Training programs abound, but few do a first-rate job of preparing principals and superintendents for today’s challenges. Given the rising demands of the job descriptions – not to mention the tough choices necessitated by budget cuts – it’s little wonder that the pools of able, available principals and superintendents aren’t especially deep.
The Wallace Foundation has noted that the problem is exacerbated in large, hard-to-staff districts, which “tend to attract fewer candidates, with generally weaker credentials and less experience.”
The seemingly simple solution to the supply problem – expand existing programs or create new ones – misses the mark. A Google search for “education leadership” yields millions of results, with courses offered online, at night and on weekends. Indeed, rather than a shortage, it may well be that there are too many programs of marginal quality.
Schools of education run more than 500 leadership programs, which each year award 15,000 master’s degrees in educational administration, according to a 2005 study by Arthur Levine. “But the record of these programs is poor – and it has been widely criticized by both education deans and those outside academia,” Education Secretary Arne Duncan said in a February 2010 speech.
In 1987, the National Commission on Excellence in Educational Administration, which included education-school deans and then-governor of Arkansas Bill Clinton, issued a report that said 60 percent of the nation’s principal preparation programs were so abysmal that they should be shut down. Nevertheless, throughout much of the 1980s and 90s, as Linda Darling-Hammond has noted, the “significant role of the principal in creating the conditions for improved student outcomes was largely ignored.”
Levine, arguing similarly, wrote that many leadership programs are engaged in a “race to the bottom” in which they lower admission standards to admit anyone who can pay tuition while also making it easy to obtain a degree quickly and painlessly. His study concluded that the majority of leadership programs “range from inadequate to appalling, even at some of the country’s leading universities.” And the rise of for-profit colleges, like the University of Phoenix and National University, has facilitated the spread of such programs.
One reason for the growth is sheer demand, as most union contracts stipulate higher salaries for teachers with advanced degrees. Another explanation is that states typically require teachers to take continuing-education classes to remain certified.
Among the chief criticisms of many leadership programs: they often provide insufficient in-school observation of successful leaders at work, they spend too much time on developing “politically correct” attitudes about education rather than on actually leading and managing a school, and they don’t emphasize instructional leadership.

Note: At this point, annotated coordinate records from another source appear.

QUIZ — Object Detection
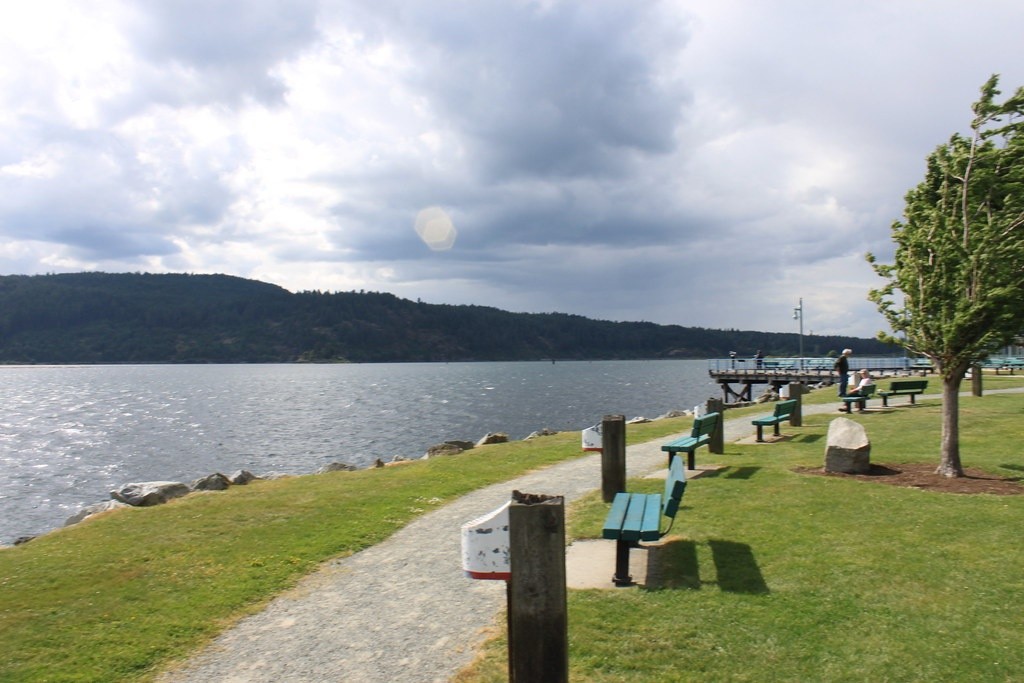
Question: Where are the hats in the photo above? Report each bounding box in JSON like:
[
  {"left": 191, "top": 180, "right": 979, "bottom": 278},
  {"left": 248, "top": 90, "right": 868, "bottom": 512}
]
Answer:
[
  {"left": 842, "top": 349, "right": 853, "bottom": 354},
  {"left": 858, "top": 368, "right": 868, "bottom": 374}
]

Rick Hess of the American Enterprise Institute (AEI) has written: “We retain a system of recruitment, preparation, and induction that does not recruit the leaders we need, does not prepare them for their positions, does not reward them on par with their responsibilities and locks out candidates with vital knowledge and expertise.”
Go Deep on leadership
Despite – or perhaps because of – the challenges facing leadership programs, they are undergoing a radical transformation. States, school districts, university-based programs, and new nonprofit and for-profit organizations are all experimenting with different models. But because nearly 90 percent of the principals leading schools today were trained in traditional programs on college campuses, the focus for the foreseeable future will likely be on reforming the training offered in schools of education. A number of these programs now include in-school clinical training.
Meanwhile, partly out of frustration with university-based programs, many school districts are opting to train their own principals. In addition, some districts are welcoming candidates from private, nonprofit agencies that are subsidized by foundations and the federal government.
No matter the training program, the goal remains to create effective, results-oriented principals to run schools and superintendents to lead districts. One line of thinking – favored by New York City Mayor Michael Bloomberg and New Jersey Gov. Chris Christie – holds that good leaders don’t necessarily need to have the traditional credentials or come from within the educational establishment.
Hess of AEI, who says it’s “naive and simple-minded to insist ‘you need to be an educator to lead schools,’” cautions that it’s equally problematic to imagine that any leader from the business world can successfully run an urban school system: “I think schools and districts pose a diverse array of leadership challenges, and that leaders facing different challenges will require various skills. Sometimes, familiarity with K-12 is a huge asset. Other times, the experiences, worldview, and skills that come with that background may actually be a hindrance. I see experience in a school district, in school leadership, or in dealing with the public sector as important assets, which ought to be weighed alongside know-how in transforming and redesigning organizations, boosting cost-effectiveness, recruiting talented personnel, managing vendor relationships, and so forth.”